Als er in N ankam, dachte er an den Ritter Kahlbutz, der dort aufgebahrt in einem

Keller lag; eine mumifizierte Leiche, die von Kindern und Fremden bestaunt wurde.

Er bekam kein Taxi und wartete zwei Stunden auf den Zug nach W. Er fror. Im

Park vor dem Bahnhof saßen Jugendliche auf den Bänken; sie hatten Kofferradios

auf höchste Lautstärke gestellt und hörten Radio Luxemburg. Über dem Bahnhofseingang

hing ein Spruchband: Vorwärts in die lichte Zukunft des Sozialismus. Am

nächsten Tag ging er in W umher. Er blieb auf der Brücke stehen. Der Fluß war eingetrocknet

und schlammig. Er stand vor den Kaninchenställen im Hof. Da lagerten

jetzt Kohlen.
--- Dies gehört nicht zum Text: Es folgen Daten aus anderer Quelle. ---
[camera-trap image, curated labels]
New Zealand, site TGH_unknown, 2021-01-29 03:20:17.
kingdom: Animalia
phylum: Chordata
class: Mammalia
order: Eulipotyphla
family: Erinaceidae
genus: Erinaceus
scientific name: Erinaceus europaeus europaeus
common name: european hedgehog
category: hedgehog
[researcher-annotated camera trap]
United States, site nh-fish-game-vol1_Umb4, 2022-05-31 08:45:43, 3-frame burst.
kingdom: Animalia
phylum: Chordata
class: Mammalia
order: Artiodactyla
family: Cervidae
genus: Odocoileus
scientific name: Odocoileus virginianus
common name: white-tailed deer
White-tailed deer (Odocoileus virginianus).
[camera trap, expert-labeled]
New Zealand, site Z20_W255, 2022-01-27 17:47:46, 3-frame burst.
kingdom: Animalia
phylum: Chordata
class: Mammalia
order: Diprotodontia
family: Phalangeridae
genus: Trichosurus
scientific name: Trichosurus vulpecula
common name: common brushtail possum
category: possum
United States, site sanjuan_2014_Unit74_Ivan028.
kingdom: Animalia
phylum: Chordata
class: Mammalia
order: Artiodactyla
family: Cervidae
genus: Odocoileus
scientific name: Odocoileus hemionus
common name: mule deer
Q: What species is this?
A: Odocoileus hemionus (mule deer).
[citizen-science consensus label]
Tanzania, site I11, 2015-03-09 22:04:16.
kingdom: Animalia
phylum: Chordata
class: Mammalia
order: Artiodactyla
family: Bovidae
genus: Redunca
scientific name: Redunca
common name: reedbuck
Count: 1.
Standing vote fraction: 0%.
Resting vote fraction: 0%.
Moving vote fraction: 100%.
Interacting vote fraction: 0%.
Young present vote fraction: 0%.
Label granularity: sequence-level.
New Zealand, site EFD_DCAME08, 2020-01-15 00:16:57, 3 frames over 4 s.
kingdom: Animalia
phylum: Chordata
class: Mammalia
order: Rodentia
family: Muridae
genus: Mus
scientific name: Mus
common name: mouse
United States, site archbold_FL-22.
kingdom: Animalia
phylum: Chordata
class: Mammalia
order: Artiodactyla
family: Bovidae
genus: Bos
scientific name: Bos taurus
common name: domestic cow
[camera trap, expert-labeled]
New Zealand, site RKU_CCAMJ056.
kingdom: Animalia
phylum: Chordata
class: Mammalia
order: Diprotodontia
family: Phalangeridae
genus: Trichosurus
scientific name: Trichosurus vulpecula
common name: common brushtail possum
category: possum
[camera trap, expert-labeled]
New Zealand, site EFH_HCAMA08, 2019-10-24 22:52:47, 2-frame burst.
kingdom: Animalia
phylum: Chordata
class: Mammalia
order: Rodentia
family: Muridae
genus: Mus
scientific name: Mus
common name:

Die Türen mit den Drahtgittern hingen schief in den Angeln. Im Gewächshaus

standen alte Möbel. Die meisten Scheiben waren kaputt. Das Badezimmer

hatte einen Warmwasserboiler. Der Vetter hatte keinen Urlaub bekommen von

der Nationalen Volksarmee. Am nächsten Tag fuhr er zurück.